# WRITTEN TASK
Reproduce the entries below word for word, keeping every line.

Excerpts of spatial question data
┌──

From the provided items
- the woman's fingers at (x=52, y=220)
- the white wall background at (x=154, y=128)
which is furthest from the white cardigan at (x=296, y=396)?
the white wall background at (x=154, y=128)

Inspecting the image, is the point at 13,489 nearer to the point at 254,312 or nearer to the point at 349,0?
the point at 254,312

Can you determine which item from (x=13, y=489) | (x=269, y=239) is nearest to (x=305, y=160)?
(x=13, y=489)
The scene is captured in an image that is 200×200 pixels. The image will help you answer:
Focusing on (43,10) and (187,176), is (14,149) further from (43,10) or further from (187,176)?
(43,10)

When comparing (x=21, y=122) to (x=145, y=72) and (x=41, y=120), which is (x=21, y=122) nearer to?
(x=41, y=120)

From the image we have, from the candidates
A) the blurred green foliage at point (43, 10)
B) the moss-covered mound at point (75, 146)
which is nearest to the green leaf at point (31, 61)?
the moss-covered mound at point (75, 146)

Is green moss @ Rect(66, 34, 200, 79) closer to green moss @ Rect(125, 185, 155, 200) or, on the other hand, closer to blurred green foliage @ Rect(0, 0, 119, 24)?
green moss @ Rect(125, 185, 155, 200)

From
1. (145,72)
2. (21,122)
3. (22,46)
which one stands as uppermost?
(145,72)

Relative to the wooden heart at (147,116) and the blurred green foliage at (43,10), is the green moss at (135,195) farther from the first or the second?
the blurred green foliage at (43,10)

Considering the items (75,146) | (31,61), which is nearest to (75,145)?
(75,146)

└──

# TASK RESPONSE
From the provided items
- the woman's fingers at (x=52, y=220)
- the white wall background at (x=154, y=128)
which is furthest from the white cardigan at (x=296, y=396)?
the white wall background at (x=154, y=128)

Inspecting the image, is the point at 13,489 nearer to the point at 254,312 or nearer to the point at 349,0?
the point at 254,312

Can you determine which item from (x=13, y=489) | (x=269, y=239) is nearest to (x=305, y=160)?
(x=13, y=489)
The scene is captured in an image that is 200×200 pixels. The image will help you answer:
Focusing on (43,10) and (187,176), is (14,149) further from (43,10) or further from (187,176)?
(43,10)

When comparing (x=21, y=122) to (x=145, y=72) and (x=41, y=120), which is (x=21, y=122) nearer to?
(x=41, y=120)

From the image we have, from the candidates
A) the blurred green foliage at point (43, 10)
B) the moss-covered mound at point (75, 146)
which is nearest to the green leaf at point (31, 61)?
the moss-covered mound at point (75, 146)

Is green moss @ Rect(66, 34, 200, 79) closer to green moss @ Rect(125, 185, 155, 200) or, on the other hand, closer to blurred green foliage @ Rect(0, 0, 119, 24)?
green moss @ Rect(125, 185, 155, 200)

From
1. (145,72)
2. (21,122)
3. (22,46)
which one stands as uppermost?
(145,72)

Relative to the wooden heart at (147,116) and the blurred green foliage at (43,10), is the green moss at (135,195) farther from the first or the second?
the blurred green foliage at (43,10)

Considering the items (75,146) | (31,61), which is nearest to (75,145)?
(75,146)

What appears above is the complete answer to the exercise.